# Request
Copy the stretch from the line that contains "Which do you think, of" through the line that contains "0.39 meters", replacing "camera" with "lens" and leaving everything else unchanged.

# Given records
################
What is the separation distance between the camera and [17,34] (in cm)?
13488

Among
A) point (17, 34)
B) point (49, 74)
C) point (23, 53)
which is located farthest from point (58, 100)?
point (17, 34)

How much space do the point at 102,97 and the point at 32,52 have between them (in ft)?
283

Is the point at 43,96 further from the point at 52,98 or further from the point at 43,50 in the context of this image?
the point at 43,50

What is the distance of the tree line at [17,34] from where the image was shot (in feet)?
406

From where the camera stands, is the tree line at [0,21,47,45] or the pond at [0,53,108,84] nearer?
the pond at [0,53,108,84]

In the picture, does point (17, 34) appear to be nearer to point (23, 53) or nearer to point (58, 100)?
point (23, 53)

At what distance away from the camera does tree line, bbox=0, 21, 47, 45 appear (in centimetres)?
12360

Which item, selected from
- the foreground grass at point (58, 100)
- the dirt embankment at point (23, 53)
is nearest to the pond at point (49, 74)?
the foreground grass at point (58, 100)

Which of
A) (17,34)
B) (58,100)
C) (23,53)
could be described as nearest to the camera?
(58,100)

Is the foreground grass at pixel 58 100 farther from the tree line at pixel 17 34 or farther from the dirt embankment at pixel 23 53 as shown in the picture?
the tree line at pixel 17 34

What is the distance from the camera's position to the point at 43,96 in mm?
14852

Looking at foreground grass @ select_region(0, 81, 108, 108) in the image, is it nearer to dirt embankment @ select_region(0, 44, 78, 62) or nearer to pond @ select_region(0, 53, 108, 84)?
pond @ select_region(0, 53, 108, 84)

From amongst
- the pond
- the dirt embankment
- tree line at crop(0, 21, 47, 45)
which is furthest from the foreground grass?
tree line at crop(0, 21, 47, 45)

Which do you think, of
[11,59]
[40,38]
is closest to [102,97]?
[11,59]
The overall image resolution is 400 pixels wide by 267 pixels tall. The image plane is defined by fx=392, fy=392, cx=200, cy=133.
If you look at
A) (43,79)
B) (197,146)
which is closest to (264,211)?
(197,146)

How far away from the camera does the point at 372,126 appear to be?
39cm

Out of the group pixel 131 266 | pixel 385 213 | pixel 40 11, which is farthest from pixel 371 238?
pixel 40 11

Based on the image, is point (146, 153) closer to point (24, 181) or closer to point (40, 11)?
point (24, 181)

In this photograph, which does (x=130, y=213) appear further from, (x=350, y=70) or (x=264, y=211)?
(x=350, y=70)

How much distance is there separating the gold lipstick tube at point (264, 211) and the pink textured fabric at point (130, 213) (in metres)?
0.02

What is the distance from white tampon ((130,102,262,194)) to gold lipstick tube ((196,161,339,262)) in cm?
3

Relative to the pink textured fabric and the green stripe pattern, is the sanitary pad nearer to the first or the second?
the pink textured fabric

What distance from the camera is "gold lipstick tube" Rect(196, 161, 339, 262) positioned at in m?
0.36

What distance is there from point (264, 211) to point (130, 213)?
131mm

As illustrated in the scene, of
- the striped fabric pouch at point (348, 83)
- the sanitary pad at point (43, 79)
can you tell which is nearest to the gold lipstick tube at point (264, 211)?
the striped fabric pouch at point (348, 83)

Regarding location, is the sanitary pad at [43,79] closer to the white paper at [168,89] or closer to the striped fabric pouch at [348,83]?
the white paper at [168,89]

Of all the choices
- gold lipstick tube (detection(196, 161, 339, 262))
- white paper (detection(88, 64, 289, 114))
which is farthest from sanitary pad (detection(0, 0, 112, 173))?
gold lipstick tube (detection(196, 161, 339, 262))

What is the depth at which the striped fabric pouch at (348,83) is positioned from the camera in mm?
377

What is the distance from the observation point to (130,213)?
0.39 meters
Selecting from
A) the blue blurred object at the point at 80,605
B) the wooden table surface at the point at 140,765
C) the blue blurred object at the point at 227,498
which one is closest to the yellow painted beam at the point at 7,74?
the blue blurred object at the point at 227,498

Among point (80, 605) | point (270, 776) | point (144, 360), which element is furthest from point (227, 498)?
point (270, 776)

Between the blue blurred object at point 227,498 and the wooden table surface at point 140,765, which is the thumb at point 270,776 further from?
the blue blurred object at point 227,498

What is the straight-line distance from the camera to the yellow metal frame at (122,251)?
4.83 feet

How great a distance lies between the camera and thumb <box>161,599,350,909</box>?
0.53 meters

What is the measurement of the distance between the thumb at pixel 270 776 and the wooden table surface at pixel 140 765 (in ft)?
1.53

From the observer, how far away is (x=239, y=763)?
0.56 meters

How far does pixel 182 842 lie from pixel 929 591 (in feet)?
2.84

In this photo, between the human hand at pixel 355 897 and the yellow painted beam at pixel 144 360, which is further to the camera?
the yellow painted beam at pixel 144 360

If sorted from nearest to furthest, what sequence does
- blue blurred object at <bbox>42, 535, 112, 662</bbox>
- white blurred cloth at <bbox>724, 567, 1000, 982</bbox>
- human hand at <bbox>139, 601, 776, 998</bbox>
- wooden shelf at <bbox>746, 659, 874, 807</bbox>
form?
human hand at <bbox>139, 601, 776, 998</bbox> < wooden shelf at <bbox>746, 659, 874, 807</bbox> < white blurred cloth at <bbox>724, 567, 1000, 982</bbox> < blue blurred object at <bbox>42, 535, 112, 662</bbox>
################
# Response to this exercise
Which do you think, of
[11,59]
[40,38]
is closest to [102,97]?
[11,59]
The overall image resolution is 400 pixels wide by 267 pixels tall. The image plane is defined by fx=392, fy=392, cx=200, cy=133.
If you look at
A) (43,79)
B) (197,146)
which is closest to (264,211)?
(197,146)

How far away from the lens does the point at 372,126 appear to be?
39cm

Out of the group pixel 131 266 | pixel 385 213 | pixel 40 11, which is farthest from pixel 371 238?
pixel 40 11

Based on the image, is point (146, 153) closer to point (24, 181) or closer to point (40, 11)?
point (24, 181)

In this photograph, which does (x=130, y=213) appear further from, (x=350, y=70) or (x=264, y=211)?
(x=350, y=70)

How much distance is there separating the gold lipstick tube at point (264, 211) and the pink textured fabric at point (130, 213) (in metres)?
0.02

What is the distance from white tampon ((130,102,262,194)) to gold lipstick tube ((196,161,339,262)) in cm?
3

Relative to the pink textured fabric and the green stripe pattern, is the sanitary pad nearer to the first or the second?
the pink textured fabric

What distance from the lens is "gold lipstick tube" Rect(196, 161, 339, 262) positioned at in m?
0.36

What distance is there from point (264, 211) to point (130, 213)?
131mm

As illustrated in the scene, of
- the striped fabric pouch at point (348, 83)
- the sanitary pad at point (43, 79)
can you tell which is nearest to the gold lipstick tube at point (264, 211)?
the striped fabric pouch at point (348, 83)

Regarding location, is the sanitary pad at [43,79] closer to the white paper at [168,89] or closer to the striped fabric pouch at [348,83]?
the white paper at [168,89]

Of all the choices
- gold lipstick tube (detection(196, 161, 339, 262))
- white paper (detection(88, 64, 289, 114))
which is farthest from sanitary pad (detection(0, 0, 112, 173))?
gold lipstick tube (detection(196, 161, 339, 262))

What is the depth at which the striped fabric pouch at (348,83) is positioned from the lens in mm?
377

What is the distance from the observation point to (130,213)?
0.39 meters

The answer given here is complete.